三 教員の資格・待遇

小学校教員の資格

 明治十九年四月諸学校通則に「凡ソ教員ハ文部大臣若クハ府知事県令ノ免許状ヲ得ルモノタルヘシ」と規定し、これに基づいて同年六月二十一日小学校教員免許規則を定めた。これによれば、小学校教員免許状は師範学校卒業者および検定試験合格者に授与するものとし、文部大臣が授与して全国に無期有効の普通免許状と、府知事県令が授与する管轄地方に五年有効の地方免許状とを区別した。普通免許状は高等師範学校卒業者または地方免許状を有して五年以上勤務の上、学術授業超衆の者に授与するとした。また十四年の学校教員品行検定規則において定めた品行規定もこの規則のなかにとりいれた。二十三年の小学校令では本科教員と専科教員、正教員と准教員との区別について規定した。これに基づいて二十四年五月八日正教員、准教員の区別による従来の免許状の移行措置について定め、同年十一月十七日には小学校教員検定等に関する規則を定めた。この規則によって、検定は甲種認定と乙種試験に区分し、認定の対象者、試験の科目とその程度などを詳細に定めた。また正教員免許状は終身有効、准教員免許状は七年有効とした。三十三年の小学校令および同令施行規則によって、本科、専科の区別、正教員、准教員の区別、普通免許状と地方免許状の区別、無試験検定と試験検定の区別などの教員の免許・資格制度が整備・確立されることとなった。大正二年七月の小学校令改正によって、普通免許状と地方免許状の区別を廃止し、「免許状ハ府県知事之ヲ授与シ全国ニ通シテ有効トス」と規定したほかは資格制度に大きな変化はなかった。

中等学校教員の資格

 明治十九年十二月二十二日尋常師範学校・尋常中学校及び高等女学校教員免許規則を定め、高等師範学校卒業生および検定合格者に免許状を授与する制度とした。免許状は一、二、三等および無等とし、勤務年数と検定によって上等の免許状を得ることができると定めた。学校教員品行検定規則の品行規定はこの規則にもとりいれた。二十五年七月十一日尋常師範学校に関する一連の規定改正に対応して、尋常師範学校教員免許規則を独立に定めた。免許状は一等、二等とし、一等免許状を有する者は教諭、二等免許状を有する者は助教諭とした。第一次検定は甲種認定、乙種試験とし、合格者に二等免許状を授与するものであり、第二次検定は二等免許状をもって一年以上教職にあった者について行ない一等免許状を授与すると定めた。二十七年三月五日尋常師範学校・尋常中学校・高等女学校教員免許検定に関する規定を定め、高等師範学校および女子高等師範学校卒業生には検定を行なわずに免許状を授与するとともに、無試験検定を受け得る者、試験を免除しまたはその一部を省略することをうる者の資格などについて規定した。二十九年十二月二日尋常師範学校・尋常中学校・高等女学校教員免許規則を定め、学校長の稟(りん)申によって免許状を授与される者、無試験検定によって免許状を授与される者の範囲を拡大した。三十二年四月五日公立・私立学校、外国大学校卒業生の教員免許に関する規定を定め、無試験検定を受けうる者の範囲を公・私立学校、外国大学校の卒業者にも拡大することとなった。
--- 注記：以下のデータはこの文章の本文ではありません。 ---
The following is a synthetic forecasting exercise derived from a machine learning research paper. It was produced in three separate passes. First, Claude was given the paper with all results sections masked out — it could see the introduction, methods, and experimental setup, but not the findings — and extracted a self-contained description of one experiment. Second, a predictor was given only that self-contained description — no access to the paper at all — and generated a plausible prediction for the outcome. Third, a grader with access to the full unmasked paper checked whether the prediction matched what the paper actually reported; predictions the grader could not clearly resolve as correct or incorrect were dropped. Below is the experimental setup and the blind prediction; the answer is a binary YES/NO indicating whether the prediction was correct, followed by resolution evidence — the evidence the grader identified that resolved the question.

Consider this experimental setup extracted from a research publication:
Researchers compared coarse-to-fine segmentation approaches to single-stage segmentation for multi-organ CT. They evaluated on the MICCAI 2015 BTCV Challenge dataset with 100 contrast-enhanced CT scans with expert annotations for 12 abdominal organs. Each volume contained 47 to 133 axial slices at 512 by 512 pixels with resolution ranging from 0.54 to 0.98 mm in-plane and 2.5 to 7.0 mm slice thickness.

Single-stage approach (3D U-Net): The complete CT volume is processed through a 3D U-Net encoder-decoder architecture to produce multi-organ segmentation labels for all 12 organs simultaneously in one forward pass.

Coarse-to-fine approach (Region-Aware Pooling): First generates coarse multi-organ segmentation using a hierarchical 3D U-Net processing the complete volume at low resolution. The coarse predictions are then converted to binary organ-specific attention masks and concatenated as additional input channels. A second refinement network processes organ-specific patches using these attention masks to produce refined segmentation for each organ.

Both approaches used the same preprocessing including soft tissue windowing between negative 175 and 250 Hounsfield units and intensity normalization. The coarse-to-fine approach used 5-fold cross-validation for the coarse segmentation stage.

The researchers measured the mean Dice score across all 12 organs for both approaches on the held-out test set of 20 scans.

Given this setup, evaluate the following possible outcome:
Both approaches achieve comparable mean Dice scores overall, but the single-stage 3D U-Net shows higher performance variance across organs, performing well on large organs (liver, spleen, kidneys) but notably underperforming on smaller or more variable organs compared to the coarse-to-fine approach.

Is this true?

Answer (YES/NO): NO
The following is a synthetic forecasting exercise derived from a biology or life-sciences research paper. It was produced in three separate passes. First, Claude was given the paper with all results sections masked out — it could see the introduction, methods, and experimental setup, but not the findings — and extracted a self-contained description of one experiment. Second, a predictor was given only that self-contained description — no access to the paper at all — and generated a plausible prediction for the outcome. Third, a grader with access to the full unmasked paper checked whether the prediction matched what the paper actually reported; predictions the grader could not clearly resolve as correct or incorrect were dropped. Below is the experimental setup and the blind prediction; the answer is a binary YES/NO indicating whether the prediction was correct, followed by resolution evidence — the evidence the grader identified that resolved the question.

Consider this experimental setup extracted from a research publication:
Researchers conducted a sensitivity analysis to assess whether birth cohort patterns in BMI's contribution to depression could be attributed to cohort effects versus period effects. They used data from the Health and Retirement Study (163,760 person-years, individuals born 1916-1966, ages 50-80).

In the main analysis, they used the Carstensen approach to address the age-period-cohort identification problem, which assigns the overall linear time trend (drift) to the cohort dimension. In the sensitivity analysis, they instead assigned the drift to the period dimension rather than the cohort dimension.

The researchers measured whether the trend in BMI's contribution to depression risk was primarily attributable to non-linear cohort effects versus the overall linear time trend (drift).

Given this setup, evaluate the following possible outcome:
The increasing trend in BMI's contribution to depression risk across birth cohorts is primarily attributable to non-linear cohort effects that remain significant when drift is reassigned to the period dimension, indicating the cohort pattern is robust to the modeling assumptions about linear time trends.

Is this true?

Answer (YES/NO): NO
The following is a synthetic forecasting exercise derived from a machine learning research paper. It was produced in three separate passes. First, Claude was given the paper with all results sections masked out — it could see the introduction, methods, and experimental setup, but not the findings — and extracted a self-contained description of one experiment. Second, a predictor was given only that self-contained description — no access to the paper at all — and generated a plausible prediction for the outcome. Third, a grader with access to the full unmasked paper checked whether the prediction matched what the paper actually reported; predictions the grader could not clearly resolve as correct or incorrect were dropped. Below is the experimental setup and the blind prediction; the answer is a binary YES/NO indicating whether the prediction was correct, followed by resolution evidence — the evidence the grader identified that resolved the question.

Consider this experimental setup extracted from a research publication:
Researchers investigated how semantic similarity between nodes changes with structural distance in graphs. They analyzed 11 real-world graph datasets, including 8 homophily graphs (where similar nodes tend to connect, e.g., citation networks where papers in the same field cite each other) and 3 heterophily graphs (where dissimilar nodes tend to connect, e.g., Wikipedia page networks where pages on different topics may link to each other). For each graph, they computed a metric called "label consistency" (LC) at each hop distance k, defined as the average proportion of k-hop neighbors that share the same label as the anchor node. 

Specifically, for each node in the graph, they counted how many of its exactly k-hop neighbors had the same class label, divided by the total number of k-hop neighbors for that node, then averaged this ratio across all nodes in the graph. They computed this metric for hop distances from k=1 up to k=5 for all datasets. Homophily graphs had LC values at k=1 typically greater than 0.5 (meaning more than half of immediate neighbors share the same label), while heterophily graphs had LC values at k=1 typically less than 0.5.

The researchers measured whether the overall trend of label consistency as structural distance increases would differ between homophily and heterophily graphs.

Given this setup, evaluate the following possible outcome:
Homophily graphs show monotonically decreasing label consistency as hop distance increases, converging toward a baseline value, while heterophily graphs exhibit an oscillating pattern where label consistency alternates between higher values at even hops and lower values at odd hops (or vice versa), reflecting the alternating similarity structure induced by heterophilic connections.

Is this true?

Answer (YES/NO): YES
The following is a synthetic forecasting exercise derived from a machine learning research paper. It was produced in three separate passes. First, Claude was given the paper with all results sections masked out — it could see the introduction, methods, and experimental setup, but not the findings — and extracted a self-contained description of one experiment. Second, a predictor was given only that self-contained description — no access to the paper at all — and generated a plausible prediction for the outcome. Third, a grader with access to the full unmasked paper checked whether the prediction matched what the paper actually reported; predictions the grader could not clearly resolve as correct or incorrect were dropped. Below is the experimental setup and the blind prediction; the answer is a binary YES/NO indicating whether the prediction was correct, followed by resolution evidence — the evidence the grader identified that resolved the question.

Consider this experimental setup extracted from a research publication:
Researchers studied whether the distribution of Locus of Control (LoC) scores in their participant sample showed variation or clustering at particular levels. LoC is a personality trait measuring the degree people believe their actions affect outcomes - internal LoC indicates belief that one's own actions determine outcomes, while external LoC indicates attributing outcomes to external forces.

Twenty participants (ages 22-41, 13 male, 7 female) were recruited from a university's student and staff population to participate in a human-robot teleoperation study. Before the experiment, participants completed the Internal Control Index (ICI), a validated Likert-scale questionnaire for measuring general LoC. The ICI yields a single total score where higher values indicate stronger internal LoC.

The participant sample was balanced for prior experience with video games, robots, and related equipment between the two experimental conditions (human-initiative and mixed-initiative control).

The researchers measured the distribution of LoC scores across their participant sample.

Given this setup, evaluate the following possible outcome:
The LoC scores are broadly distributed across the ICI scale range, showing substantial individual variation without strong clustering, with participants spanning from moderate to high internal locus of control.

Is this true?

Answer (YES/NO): NO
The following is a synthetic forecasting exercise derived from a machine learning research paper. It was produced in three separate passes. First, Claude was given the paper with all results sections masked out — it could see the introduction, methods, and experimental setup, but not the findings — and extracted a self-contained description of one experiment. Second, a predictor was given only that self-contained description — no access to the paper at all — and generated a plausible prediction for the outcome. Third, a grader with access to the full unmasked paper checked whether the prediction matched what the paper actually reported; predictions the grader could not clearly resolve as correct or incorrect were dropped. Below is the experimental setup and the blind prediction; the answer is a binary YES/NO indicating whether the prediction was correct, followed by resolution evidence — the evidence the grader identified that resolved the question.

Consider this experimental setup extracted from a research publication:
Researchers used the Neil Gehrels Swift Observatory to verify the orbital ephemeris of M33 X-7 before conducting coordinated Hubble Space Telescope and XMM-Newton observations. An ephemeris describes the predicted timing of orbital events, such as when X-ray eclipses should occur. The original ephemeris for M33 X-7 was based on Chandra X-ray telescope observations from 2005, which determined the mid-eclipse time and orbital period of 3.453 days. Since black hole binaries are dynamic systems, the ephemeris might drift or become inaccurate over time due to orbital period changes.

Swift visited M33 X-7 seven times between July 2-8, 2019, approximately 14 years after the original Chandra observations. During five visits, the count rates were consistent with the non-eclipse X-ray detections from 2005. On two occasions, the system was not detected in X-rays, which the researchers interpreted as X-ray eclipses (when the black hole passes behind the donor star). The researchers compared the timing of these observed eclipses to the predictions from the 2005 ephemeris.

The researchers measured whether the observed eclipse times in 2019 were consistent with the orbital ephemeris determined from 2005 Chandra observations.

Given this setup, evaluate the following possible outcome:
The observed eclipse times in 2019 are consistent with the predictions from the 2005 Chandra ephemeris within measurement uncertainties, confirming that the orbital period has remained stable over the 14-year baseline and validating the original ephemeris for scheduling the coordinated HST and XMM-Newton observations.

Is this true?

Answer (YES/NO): YES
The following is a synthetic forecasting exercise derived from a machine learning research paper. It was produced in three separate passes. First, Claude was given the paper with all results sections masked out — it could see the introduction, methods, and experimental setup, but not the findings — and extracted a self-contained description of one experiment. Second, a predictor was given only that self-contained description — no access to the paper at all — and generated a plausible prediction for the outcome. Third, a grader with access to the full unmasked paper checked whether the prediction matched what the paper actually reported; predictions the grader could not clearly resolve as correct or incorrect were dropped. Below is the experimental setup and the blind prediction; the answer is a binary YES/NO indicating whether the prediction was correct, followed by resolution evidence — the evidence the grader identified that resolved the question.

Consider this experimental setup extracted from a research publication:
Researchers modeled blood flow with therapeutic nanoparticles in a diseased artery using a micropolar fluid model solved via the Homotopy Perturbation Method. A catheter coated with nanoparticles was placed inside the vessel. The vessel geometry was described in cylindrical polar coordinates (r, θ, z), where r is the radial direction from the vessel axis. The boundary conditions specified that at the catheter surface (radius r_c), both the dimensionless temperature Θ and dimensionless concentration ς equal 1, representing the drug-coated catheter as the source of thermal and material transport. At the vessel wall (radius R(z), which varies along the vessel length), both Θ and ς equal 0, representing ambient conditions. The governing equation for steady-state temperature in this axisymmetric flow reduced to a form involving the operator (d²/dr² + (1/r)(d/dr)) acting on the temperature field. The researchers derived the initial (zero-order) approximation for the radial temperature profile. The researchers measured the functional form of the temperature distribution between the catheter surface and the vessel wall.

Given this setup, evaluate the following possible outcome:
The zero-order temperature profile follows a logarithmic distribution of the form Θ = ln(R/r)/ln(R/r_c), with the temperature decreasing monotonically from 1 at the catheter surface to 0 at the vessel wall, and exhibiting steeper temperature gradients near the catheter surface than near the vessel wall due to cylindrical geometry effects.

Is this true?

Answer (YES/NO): YES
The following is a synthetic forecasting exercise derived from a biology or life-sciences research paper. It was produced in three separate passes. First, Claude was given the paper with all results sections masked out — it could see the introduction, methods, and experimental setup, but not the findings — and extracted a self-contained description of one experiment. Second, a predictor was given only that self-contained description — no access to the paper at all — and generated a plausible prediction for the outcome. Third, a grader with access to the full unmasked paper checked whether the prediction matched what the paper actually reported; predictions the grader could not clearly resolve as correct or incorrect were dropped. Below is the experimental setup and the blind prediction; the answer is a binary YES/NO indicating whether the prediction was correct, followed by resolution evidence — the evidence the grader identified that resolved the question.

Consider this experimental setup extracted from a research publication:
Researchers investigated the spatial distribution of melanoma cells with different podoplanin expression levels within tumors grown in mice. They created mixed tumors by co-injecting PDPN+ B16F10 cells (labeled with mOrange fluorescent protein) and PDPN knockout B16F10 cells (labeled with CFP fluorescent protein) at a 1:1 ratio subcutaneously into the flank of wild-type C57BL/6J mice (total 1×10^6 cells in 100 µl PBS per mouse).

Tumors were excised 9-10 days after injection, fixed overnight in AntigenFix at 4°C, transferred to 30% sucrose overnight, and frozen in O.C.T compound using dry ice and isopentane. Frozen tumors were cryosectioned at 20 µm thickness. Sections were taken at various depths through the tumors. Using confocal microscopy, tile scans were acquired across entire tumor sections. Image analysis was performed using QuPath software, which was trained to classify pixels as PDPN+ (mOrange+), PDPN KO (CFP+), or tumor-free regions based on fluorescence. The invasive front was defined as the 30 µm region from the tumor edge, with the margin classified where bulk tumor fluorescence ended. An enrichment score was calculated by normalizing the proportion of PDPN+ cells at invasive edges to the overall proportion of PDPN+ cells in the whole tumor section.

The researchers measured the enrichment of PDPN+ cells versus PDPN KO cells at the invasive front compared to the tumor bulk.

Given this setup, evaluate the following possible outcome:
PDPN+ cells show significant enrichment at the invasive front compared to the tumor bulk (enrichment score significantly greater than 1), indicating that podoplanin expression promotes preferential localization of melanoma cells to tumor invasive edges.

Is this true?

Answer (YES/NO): YES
 三十三年三月三十一日教員免許令を公布したが、これによってこの規定による免許状の所有者でなければ中等学校教員に採用されないと定めた。教員免許状は、教員養成の目的をもって設置した官立学校卒業者、または教員検定に合格した者に授与し、教員検定は試験検定と無試験検定とし教員検定委員がこれを行なうとした。同日教員検定委員会官制を制定した。同年六月一日教員検定に関する規程を定め、試験検定と無試験検定の詳細が整備された。また同年九月六日には教員免許状を有しない者を教員に充てることが許される規定をつくって、無資格教員の採用について定めた。中等学校教員の免許・資格制度は教員免許令の成立によってようやく整備・確立されるに至った。

教員の身分待遇等

 明治二十三年十月三日市町村立小学校教員退隠料及び遺族扶助料法ならびに府県立師範学校長俸給並公立学校教員退隠料及び遺族扶助料法を制定し、師範学校長の俸給を国庫負担とするとともに、十五年以上の勤続者を中心とする退隠料および扶助料・扶助金の支給について詳細に規定した。二十四年六月三十日市町村立小学校長および教員の名称および待遇を定め、同年十一月十七日これを改正したが、これによって正教員を訓導、准教員を准訓導と称し、校長および正教員は判任官と同一の待遇を受けると規定した。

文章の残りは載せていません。